■ Passage provided:

- - - - -

Initial setup of this boat is very easy and straight forward assuming you followed the instructions and are using the recommended hardware. I set the strut at 1.25" deep with a 1/2 degree of negative, as stipulated in the instructions. The recommended propeller is a 6719 HX3 from The Propworks.
As initial angle of the turn fin, I had the boat sitting on a flat table and with a straight ruler along the bend on the fin, I adjusted it so that the ruler was parallel with the table.
Tail weight should be approximately 1.5 lb.
Information on adjusting the turn fin while testing:
When adjusting the angle of the turn fin, adjust it as follows. Set your steering servo so that the rudder is perfectly straight with the servo at neutral. Run the boat and see if it pulls to one side or the other with no rudder input. Bring the boat in and make the following turn fin adjustments accordingly. Tilting the turn fin forward (bottom of fin towards the front of the boat) will make the boat track more to the left. Alternately, tilting it towards the back will make the boat track to the right. Use this method to find the perfect setting that will allow the boat to track perfectly straight.
Here are a few stills
Jeff won 1rst place at the 2007 IMPBA Gas Nationals and also won the Voodoo Travelling Trophy
Richard Simenson of Australia won the Australian Nationals at his first showing with his Gen3 Insane Hydro.

- - - - -

■ Supplied material:
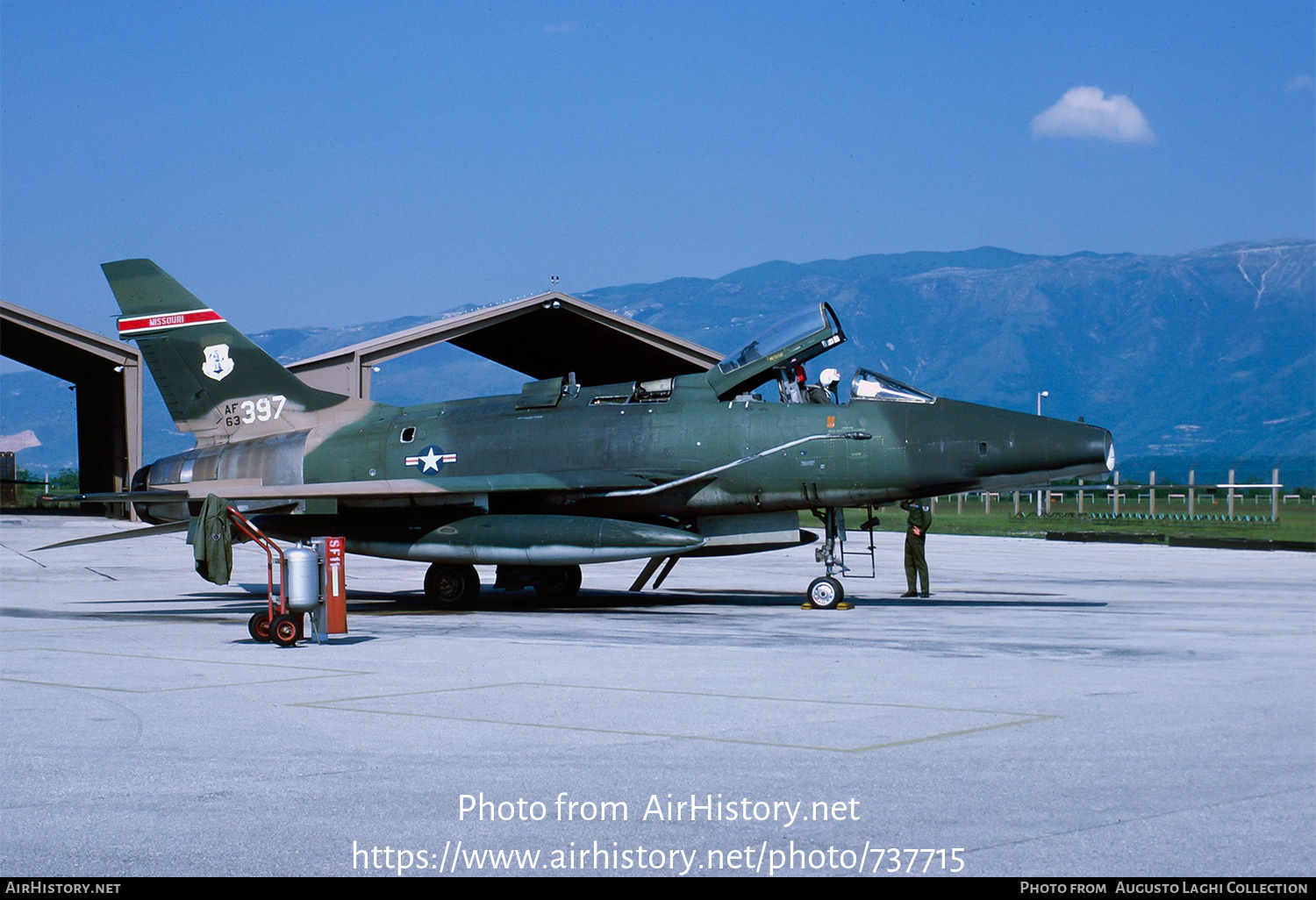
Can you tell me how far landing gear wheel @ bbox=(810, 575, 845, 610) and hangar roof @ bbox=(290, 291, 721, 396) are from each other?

- - - - -

■ To do:
A: In the boat setup passage, how deep was the strut set?
B: In the boat setup passage, write out the words starting at "Information on adjusting" and ending at "Gen3 Insane Hydro.".

■ Task answers:
A: 1.25" deep.

B:
Information on adjusting the turn fin while testing:
When adjusting the angle of the turn fin, adjust it as follows. Set your steering servo so that the rudder is perfectly straight with the servo at neutral. Run the boat and see if it pulls to one side or the other with no rudder input. Bring the boat in and make the following turn fin adjustments accordingly. Tilting the turn fin forward (bottom of fin towards the front of the boat) will make the boat track more to the left. Alternately, tilting it towards the back will make the boat track to the right. Use this method to find the perfect setting that will allow the boat to track perfectly straight.
Here are a few stills
Jeff won 1rst place at the 2007 IMPBA Gas Nationals and also won the Voodoo Travelling Trophy
Richard Simenson of Australia won the Australian Nationals at his first showing with his Gen3 Insane Hydro.